Many Moltbook accounts were people’s OpenClaw-style personal agents: agents delegated to execute tasks like triaging and sending emails, managing calendars, handling workflows, and (when permitted) reading and/or writing files or running commands. However, this also means that if an agent is hit with, say, a malicious injection, the attacker may inherit whatever permissions that agent already had—inboxes, calendars, files, and connected services. What starts as a compromise in a space like Moltbook can then become operational infrastructure: the same agent carries that infection throughout a user’s systems and may continue executing tasks, with the “blast radius” defined by the agent’s tool access.

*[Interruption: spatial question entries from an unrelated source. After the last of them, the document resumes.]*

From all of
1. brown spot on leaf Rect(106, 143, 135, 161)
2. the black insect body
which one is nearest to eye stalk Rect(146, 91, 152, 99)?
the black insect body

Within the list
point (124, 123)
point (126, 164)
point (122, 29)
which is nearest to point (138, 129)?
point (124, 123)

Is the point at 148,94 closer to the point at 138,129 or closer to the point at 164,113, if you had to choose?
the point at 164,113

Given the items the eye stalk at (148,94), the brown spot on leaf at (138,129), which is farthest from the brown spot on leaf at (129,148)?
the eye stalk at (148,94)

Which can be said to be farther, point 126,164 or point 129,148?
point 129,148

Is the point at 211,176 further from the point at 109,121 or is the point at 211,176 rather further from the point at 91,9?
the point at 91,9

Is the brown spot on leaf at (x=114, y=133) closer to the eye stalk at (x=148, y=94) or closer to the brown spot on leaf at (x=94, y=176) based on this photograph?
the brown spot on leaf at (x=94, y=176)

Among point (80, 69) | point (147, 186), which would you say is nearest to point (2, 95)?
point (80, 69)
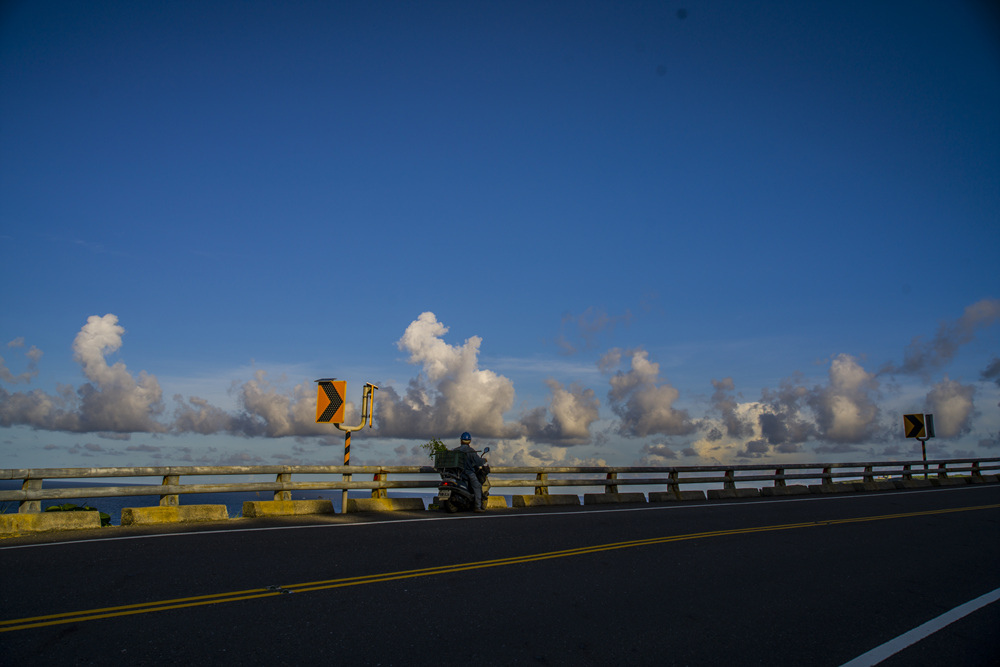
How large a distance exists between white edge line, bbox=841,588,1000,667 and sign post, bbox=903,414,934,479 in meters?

This tool access is a key vector. Agents can acquire additional capabilities from third party plug-ins called “skills,” or packaged integrations that actually invoke these tools. Alarmingly, however, researchers have identified malware in hundreds of OpenClaw skills in the marketplace, including ones that extract wallet and API keys and scrape browser-saved passwords. And as agent frameworks increasingly support more autonomous tool acquisition sites like Moltbook, even when gated by user consent checkpoints, can become hostile input multipliers: a hijacked post can steer the agent to request new “helpful” skills or tools, prompting fresh authorizations or unlocking higher-risk capabilities and expanding what an adversary can reach across connected services.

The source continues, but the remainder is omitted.